Das Ideal Stromlinie hatte auch ein bevorzugte Material. Aluminium. Dieses Metall ist erst seit dem frühen 19. Jahrhundert bekannt. Weich, zugfest, von prächtiger Oberfläche. Und vor allem sehr leicht. Es ist allerdings schwieriger zu verarbeiten als etwa Stahl.

Beschleunigung hat also ihre ästhetischen Konzepte und speziellen Erscheinungsformen. Über die Massenfertigung ist das merklich verflacht. Was damals reichen Exzentrikern und Desperados vorbehalten war, wurde in der Massenkultur verdünnt, verwässert. Das schrieb schließlich auch dem Handwerk einen völlig anderen Rang zu.

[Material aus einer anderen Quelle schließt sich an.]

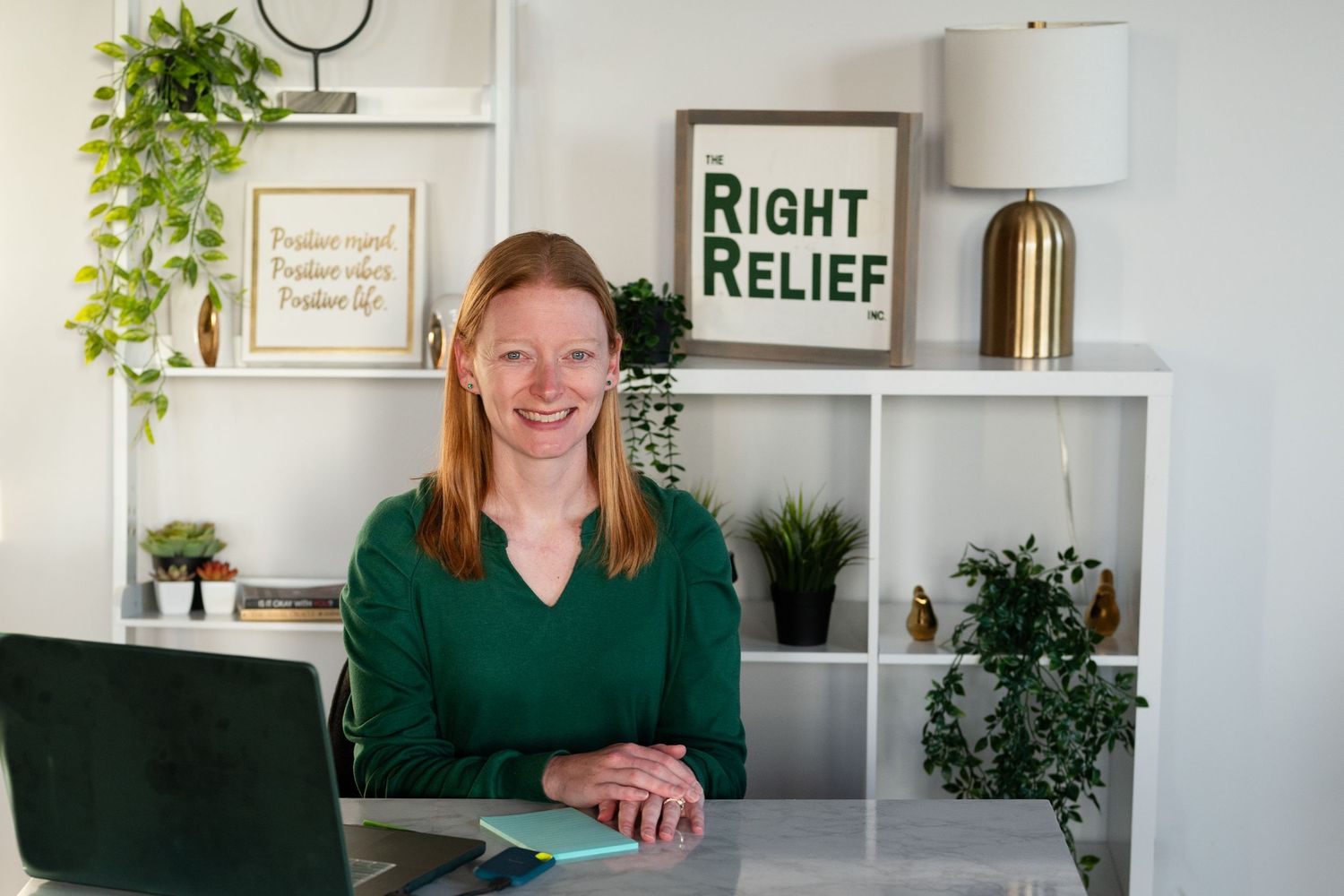 Person at desk with Right Relief branding and plants on white shelving in background.
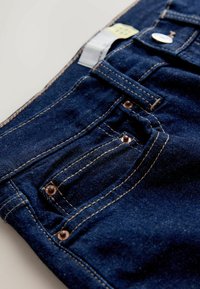 Jeans din denim de un albastru închis, cu un buzunar frontal prevăzut cu nituri de cupru și o cusătură contrastantă de culoare bej. Materialul are o textură netedă și o ușoară strălucire.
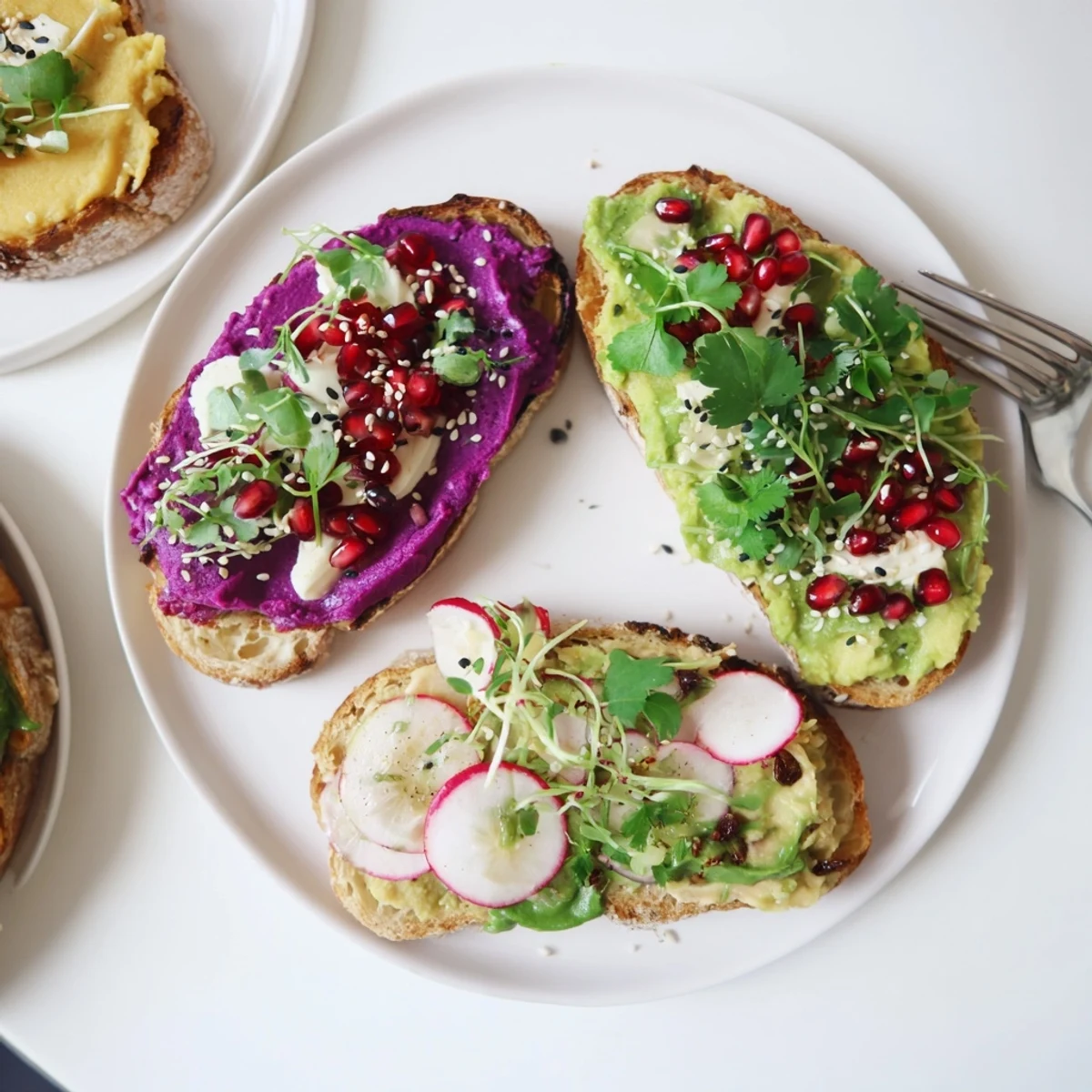 Colorful breakfast toasts stacked with creamy avocado and pomegranate seeds for flavor.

Handwerk und Kunst. Diese zwei Themen und ihre Beziehungen untereinander interessieren mich sehr. Während der Renaissance änderten sich in der westlichen Kultur einige Auffassungen gründlich. Künstler begannen, als einzelne Persönlichkeiten hervorzutreten, sich einen speziellen Nimbus zu geben.

Die Kunst trennte sich vom Handwerk und erhob sich über das Handwerk.

Kulturphilosoph Richard Sennett deutet Prozesse, in denen der Kopf eine angebliche Überlegenheit gegenüber der Hand zugeschrieben bekam, als den Ausdruck des menschlichen Wunsches nach etwas Dauerhaftem im ständigen Zerfall der materiellen Dinge.

Dabei erscheint kurios, daß sich beispielsweise in der Musik ab dem 18. Jahrhundert der Typ des Virtuosen etablierte. Handfertigkeit und technische Meisterschaft begannen zu dominieren.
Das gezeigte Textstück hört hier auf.